The Havana Café con Leche Popsicle by Sweet Pudding Gourmet Pops. Sweet
Pudding Gourmet Pops, local producers of artisanal popsicles, partnered with the Colada Shop to make this Cuban coffee-inspired popsicle. Unlike Cuban coffee, which is incredibly strong but cloyingly sweet, Sweet Pudding’s interpretation, which uses the coffee sold at the Colada shop, tastes like a creamier version of café con leche (espresso and hot milk mixed together in equal amounts) but not nearly as sweet as traditional Cuban coffee. Talking to the Sweet Pudding staff that was manning the company truck parked outside the Colada Shop storefront, I learned that the popsicle was not a regular menu item at the Colada Shop. Pity since the popsicle would make a great addition to their summer menu.
Churros at El Centro. The second deep-fried item of the night was a perfect churro that was crispy and practically melted in my mouth. This churro tasted like a sophisticated cousin to boardwalk funnel cakes. Served on a bed of drizzled chocolate and caramel, I wished I had room to finish the churro off. It is worth a return visit to El Centro.
Sangria at Jaleo. While both Barcelona Wine Bar and Jaleo offered sangria, Jaleo’s edged out Barcelona’s. Barcelona’s sangria was fruity but light in flavor. By comparison Jaleo’s sangria was more intense in flavor with out being too sweet. The color of the drink was intense, and the bartender even managed to garnish the drink with orange slices. It was a great drink to end the night on.
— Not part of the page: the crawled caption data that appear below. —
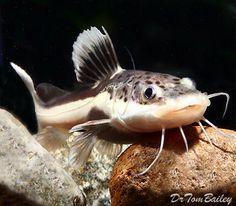 Redtail Catfish, Featured item. #redtail #catfish #scavenger #fish #petfish #aquarium #aquariums #freshwater #freshwaterfish #fishofinstagram #featureditem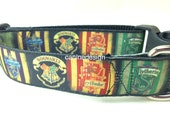 Dog Collar, Harry Potter, 1 inch wide, adjustable, quick release, metal buckle, chain, martingale, hybrid, nylon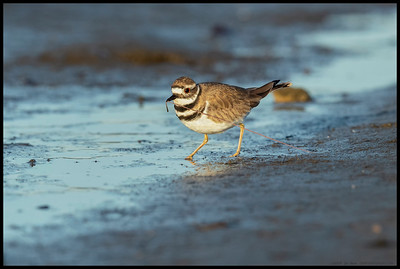 A heroic Killdeer 'rescues' a marine worm from the mud.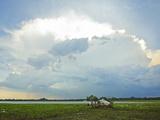 Backlit Storm Cloud over a Lagoon (Tank) at Kumana National Park, Formerly Yala East, Kumana, Easte Photographic Print by Robert Francis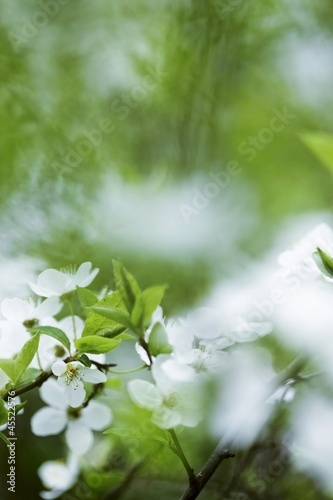 Plum blossom on branch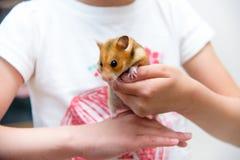 红色温驯的仓鼠在儿童的手上 库存照片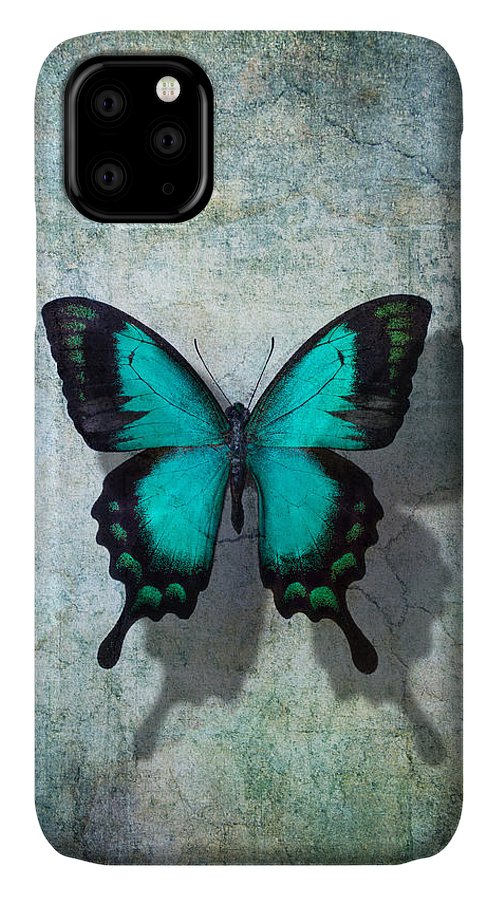 Still Life IPhone 11 Case featuring the photograph Blue Butterfly Resting by Garry Gay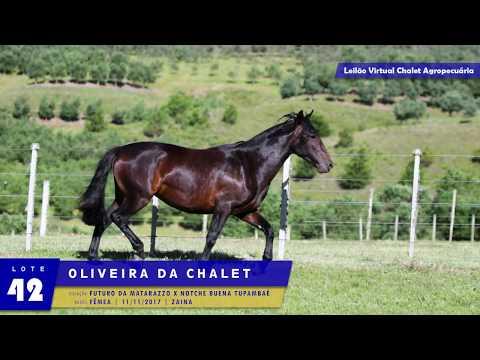 LOTE 42 - Oliveira da Chalet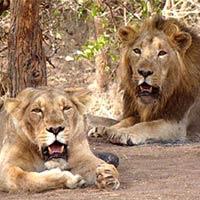 Sacred Saurashtra with Diu & Gir National Park Tour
The Flan at Jaleo. The sangria may have been the perfect drink to end the night on; the flan at Jaleo was the perfect dessert to end the night with. In fact, Wendy declared it to be the best flan she ever had. I offer that it is the best Spanish flan I ever had, keeping in mind that there are some variations as to how this classic Spanish dessert is prepared throughout the Spanish-speaking world. What makes Jaleo’s flan different from the Cuban flan that my friend taught me to make is it that it is lighter. Maria’s Cuban flan, which was prepared with condensed and evaporated milk was much denser and richer. Jaleo’s flan, which I believe is Andrés’ mother’ recipe is accented with an espuma, or froth, of oranges and Catalan crème (a crème brûlée-like dessert).